--- Requirements ---
Copy every one of the following records word for word, with no changes.

Items from a dataset:
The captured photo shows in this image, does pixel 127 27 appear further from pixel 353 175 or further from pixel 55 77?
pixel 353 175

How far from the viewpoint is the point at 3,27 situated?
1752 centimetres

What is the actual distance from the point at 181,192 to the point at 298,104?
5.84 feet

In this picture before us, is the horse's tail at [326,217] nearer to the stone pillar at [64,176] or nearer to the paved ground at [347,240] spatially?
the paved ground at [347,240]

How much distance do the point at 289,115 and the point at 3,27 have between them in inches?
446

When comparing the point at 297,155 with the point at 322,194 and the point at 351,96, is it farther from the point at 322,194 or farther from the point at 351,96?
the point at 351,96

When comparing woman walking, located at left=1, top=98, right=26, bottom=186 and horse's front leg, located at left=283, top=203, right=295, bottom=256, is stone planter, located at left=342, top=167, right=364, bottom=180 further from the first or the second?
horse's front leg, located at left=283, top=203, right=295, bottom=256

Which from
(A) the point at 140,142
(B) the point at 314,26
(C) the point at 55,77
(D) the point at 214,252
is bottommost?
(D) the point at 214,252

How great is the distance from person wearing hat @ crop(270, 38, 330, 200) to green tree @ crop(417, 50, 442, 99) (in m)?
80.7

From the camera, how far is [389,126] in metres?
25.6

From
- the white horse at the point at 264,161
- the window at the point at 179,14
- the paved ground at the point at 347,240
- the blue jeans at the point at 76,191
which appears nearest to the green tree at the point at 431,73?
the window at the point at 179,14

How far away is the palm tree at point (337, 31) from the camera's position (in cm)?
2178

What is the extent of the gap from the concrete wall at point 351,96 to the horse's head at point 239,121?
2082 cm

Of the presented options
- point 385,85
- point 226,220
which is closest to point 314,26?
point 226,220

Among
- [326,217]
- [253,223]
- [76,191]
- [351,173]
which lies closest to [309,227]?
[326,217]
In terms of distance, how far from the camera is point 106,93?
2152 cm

--- Complete response ---
The captured photo shows in this image, does pixel 127 27 appear further from pixel 353 175 or further from pixel 55 77?
pixel 353 175

How far from the viewpoint is the point at 3,27 situated?
1752 centimetres

What is the actual distance from the point at 181,192 to the point at 298,104?
5.84 feet

In this picture before us, is the horse's tail at [326,217] nearer to the stone pillar at [64,176] or nearer to the paved ground at [347,240] spatially?
the paved ground at [347,240]

How much distance do the point at 289,115 and the point at 3,27 have between them in inches?
446

When comparing the point at 297,155 with the point at 322,194 and the point at 351,96, is it farther from the point at 322,194 or farther from the point at 351,96?
the point at 351,96

When comparing woman walking, located at left=1, top=98, right=26, bottom=186 and horse's front leg, located at left=283, top=203, right=295, bottom=256, is stone planter, located at left=342, top=167, right=364, bottom=180 further from the first or the second?
horse's front leg, located at left=283, top=203, right=295, bottom=256

Which from
(A) the point at 140,142
(B) the point at 314,26
(C) the point at 55,77
(D) the point at 214,252
is bottommost?
(D) the point at 214,252

How great is the distance from person wearing hat @ crop(270, 38, 330, 200) to green tree @ crop(417, 50, 442, 99) (in m)?
80.7

From the camera, how far is [389,126] in metres?
25.6

From
- the white horse at the point at 264,161
- the window at the point at 179,14
- the paved ground at the point at 347,240
- the blue jeans at the point at 76,191
which appears nearest to the green tree at the point at 431,73?
the window at the point at 179,14

How far away is the palm tree at point (337, 31) from the camera's position (in cm)?
2178

What is the extent of the gap from the concrete wall at point 351,96 to the horse's head at point 239,121?
2082 cm

Of the presented options
- point 385,85
- point 226,220
which is closest to point 314,26?
point 226,220

Among
- [326,217]
- [253,223]
- [76,191]
- [351,173]
which lies closest to [309,227]?
[326,217]
In terms of distance, how far from the camera is point 106,93?
2152 cm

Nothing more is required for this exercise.